Une Europe de l'éducation, de la recherche et de l'innovation
Voici les propositions de militants de la Fédération des FRançais de l'Etranger, pour construire une Europe de l'éducation, de la recherche et de l'innovation:
- Mettre la politique industrielle au même niveau politique que la concurrence au sein des institutions européennes. Regrouper, dans un même portefeuille, concurrence et politique industrielle.
- Orienter la politique éducative vers l’enseignement supérieur : l’Union doit se fixer l’objectif de compter 50% de diplômés de l’enseignement supérieur pour l’horizon 2015 ; contre 25% actuellement (50% aux Etats-Unis et au Japon) consacrée au soutien aux universités n’est que de 1,5% là où elle est de 3% aux Etats-Unis.
- Encourager la formation tout au long de la vie : un soutien appuyé à la formation est nécessaire afin de garantir les perspectives d’évolution professionnelle et maintenir le plus longtemps possible chaque travailleur sur le marché du travail. Ces programmes devraient être financés par l’Union dans le cadre du Fonds Social Européen.
- Réviser le régime communautaire des aides d’Etat pour simplifier les procédures et faciliter l’intervention publique lorsqu’elle concerne le soutien à la recherche et à l’innovation, notamment vis-à-vis des petites et moyennes entreprises (PME).
- Instaurer un ‘Small Business Act’ européen, qui assure aux PME une part minimale dans les marchés publics, directement (contrats publics directs) ou indirectement (obligation de sous-traitance à des PME pour des marchés publics supérieurs à un certain montant).
- Mettre en place avec nos partenaires de la zone Euro la première véritable coopération renforcée: une Coopération Européenne de la Recherche et de l’Innovation (CERI), fondée sur les 4 principes suivants :
* Premier principe: un budget commun de financement de la recherche ayant vocation, à terme, à remplacer ses équivalents nationaux. Le fonds serait géré par une autorité unique et indépendante, exclusivement dirigée par la communauté scientifique, qui financerait la recherche fondamentale et appliquée, publique et privée, par des appels à projets sur des thématiques stratégiques comme l'énergie, l'environnement, le changement climatique. Un pourcentage minimal serait réservé aux PME. Les coûts administratifs seraient strictement plafonnés.

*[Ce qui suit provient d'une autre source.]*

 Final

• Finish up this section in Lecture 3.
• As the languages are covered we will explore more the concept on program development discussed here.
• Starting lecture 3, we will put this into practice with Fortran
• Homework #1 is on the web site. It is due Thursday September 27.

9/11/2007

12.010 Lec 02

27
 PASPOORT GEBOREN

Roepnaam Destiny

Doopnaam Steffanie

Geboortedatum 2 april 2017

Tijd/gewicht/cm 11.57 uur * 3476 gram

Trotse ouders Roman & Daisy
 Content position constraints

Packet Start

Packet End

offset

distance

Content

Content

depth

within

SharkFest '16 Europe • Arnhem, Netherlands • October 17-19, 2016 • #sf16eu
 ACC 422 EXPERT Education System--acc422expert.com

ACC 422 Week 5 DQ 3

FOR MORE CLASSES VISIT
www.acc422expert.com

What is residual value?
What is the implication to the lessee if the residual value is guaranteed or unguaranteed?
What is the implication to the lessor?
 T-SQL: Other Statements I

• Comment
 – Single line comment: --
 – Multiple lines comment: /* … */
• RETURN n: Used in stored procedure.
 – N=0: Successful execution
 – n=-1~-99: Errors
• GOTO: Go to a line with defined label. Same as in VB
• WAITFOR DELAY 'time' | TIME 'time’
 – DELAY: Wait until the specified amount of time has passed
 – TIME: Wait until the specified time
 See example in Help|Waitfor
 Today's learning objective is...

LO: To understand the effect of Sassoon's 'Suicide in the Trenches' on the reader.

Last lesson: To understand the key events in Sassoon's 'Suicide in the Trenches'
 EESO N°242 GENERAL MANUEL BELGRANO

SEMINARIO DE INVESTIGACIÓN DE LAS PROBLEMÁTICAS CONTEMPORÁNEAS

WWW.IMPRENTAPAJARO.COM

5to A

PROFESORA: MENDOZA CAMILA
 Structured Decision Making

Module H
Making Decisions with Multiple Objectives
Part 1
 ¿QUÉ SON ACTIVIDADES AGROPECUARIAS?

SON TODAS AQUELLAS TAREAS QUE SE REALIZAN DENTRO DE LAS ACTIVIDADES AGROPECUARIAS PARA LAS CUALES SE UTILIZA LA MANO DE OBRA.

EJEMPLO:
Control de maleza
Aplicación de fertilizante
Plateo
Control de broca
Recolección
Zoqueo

* Second principe: un fonds commun pour l’innovation et la ré-industrialisation pour atteindre, enfin, la masse critique nécessaire pour réellement soutenir notre industrie dans la mondialisation. Cela servirait deux objectifs: d’une part, financer des projets de dimension européenne ou multinationale, proposés par les entreprises elles-mêmes, par des outils qui ont déjà fait leurs preuves: subventions, avances remboursables, garanties financières, investissements en fonds propres. D’autre part, créer un fonds de solidarité industrielle (FSI) qui apporterait un soutien aux salariés victimes de délocalisations ou de restructurations. Les instruments financiers du FSI doivent être très concrets, trois sont suggérés ici: (i) une assurance 'salaire/pouvoir d'achat': si la délocalisation entraîne un changement d'emploi associé à une baisse de salaire, le FSI finance 50% de la différence pendant deux ans; (ii) une assurance 'salaire/formation': si la délocalisation entraîne une perte d'emploi, le FSI finance les frais de formation pendant un an; (iii) une aide à la mobilité: si la délocalisation oblige à se déplacer pour travailler ailleurs, le FSI finance l'équivalent de 3 mois de l'ancien salaire.
* Troisième principe: un espace juridique unifié pour les entreprises innovantes. Cet espace comporterait (i) un véritable brevet commun, unitaire et autonome, ayant les mêmes effets dans toute la CERI et soumis à la juridiction communautaire ; (ii) un statut commun pour les jeunes entreprises innovantes, assorti de mesures incitatives à l’image de ce qui existe déjà en France ; (iii) des éléments de fiscalité communs dont un plancher et une assiette pour l’impôt sur les sociétés, jetant ainsi les bases d'une harmonisation fiscale.
* Quatrième principe: l’instauration d’un espace de mobilité pour les chercheurs et les étudiants, caractérisé par (i) une liberté de carrière des chercheurs dans toute la CERI, garantissant la ‘transférabilité’ des droits sociaux en matière de santé, retraite et chômage; (ii) un statut juridique commun permettant la mobilité des chercheurs de la recherche académique vers l’entreprise, sur la base de celui créé en France dès 1999 ; (iii) un fonds d’aide à la mobilité pour les étudiants en thèse ou post-doctorat et les enseignants-chercheurs ; (iv) un système d’équivalence automatique des diplômes et une obligation, pour certains domaines comme les sciences de l’ingénieur ou les biotechnologies, d’effectuer au moins un an d’études supérieures dans un autre Etat membre de la CERI.